Abstract
Context. Recently the Event Horizon Telescope observed black holes at event horizon scales for the first time, enabling us to now test the existence of event horizons.
Aims. Although event horizons have by definition no observable features, one can look for their non-existence. In that case, it is likely that there is some kind of surface, which like any other surface could absorb (and thermally emit) and/or reflect radiation. In this paper, we study the potential observable features of such rotating reflecting surfaces.
Methods. We construct a general description of reflecting surfaces in arbitrary spacetimes. This is used to define specific models for static and rotating reflecting surfaces, of which we study the corresponding light paths and synthetic images.

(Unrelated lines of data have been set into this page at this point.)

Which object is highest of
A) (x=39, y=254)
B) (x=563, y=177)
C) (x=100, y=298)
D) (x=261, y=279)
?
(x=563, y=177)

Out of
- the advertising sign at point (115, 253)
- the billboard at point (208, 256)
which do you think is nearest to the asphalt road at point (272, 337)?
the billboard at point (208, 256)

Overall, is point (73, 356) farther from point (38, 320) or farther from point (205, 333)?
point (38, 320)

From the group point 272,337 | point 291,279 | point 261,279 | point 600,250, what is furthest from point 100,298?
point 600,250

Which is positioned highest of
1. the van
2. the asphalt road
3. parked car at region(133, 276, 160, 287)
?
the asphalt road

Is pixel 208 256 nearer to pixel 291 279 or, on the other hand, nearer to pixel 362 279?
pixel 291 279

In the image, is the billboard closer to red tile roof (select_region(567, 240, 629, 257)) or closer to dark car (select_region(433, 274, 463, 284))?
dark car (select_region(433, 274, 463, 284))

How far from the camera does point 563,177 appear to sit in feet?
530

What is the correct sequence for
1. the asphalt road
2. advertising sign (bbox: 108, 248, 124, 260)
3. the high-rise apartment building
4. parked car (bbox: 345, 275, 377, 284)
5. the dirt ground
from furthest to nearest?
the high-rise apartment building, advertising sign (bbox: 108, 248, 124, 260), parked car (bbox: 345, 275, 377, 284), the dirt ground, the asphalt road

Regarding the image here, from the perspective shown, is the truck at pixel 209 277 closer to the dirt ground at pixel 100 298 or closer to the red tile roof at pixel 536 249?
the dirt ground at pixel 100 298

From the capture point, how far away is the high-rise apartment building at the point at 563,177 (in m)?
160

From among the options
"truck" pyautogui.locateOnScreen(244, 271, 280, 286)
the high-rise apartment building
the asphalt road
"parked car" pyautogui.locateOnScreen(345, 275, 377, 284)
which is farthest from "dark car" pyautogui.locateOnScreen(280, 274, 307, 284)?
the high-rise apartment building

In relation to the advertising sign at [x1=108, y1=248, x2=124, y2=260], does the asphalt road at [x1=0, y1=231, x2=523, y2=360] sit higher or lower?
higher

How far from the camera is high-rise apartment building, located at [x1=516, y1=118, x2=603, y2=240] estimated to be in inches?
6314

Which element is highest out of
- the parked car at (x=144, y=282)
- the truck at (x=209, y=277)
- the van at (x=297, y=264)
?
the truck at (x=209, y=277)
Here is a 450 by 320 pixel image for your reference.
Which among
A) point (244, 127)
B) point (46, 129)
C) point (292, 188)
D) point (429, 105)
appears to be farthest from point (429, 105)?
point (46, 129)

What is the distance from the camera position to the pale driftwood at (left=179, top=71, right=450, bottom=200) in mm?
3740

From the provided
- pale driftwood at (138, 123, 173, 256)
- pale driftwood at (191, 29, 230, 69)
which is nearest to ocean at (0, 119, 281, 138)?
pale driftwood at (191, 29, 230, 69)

This is done by numerical integration of the geodesic equation and by the use of the general relativistic radiative transfer code RAPTOR.
Results. The reflecting surface creates an infinite set of ring-like features in synthetic images inside the photon ring. There is a central ring in the middle and higher order rings subsequently lie exterior to each other converging to the photon ring. The shape and size of the ring features change only slightly with the radius of the surface R, spin a and inclination i, resulting in all cases in features inside the ‘shadow region’.
Conclusions. We conclude that rotating reflecting surfaces have clear observable features and that the Event Horizon Telescope might be able to observe the difference between reflecting surfaces and an event horizon for high reflectivities. Such reflecting surface models seem unlikely, which would strengthen the case that the black hole shadow indeed indicates the existence of an event horizon.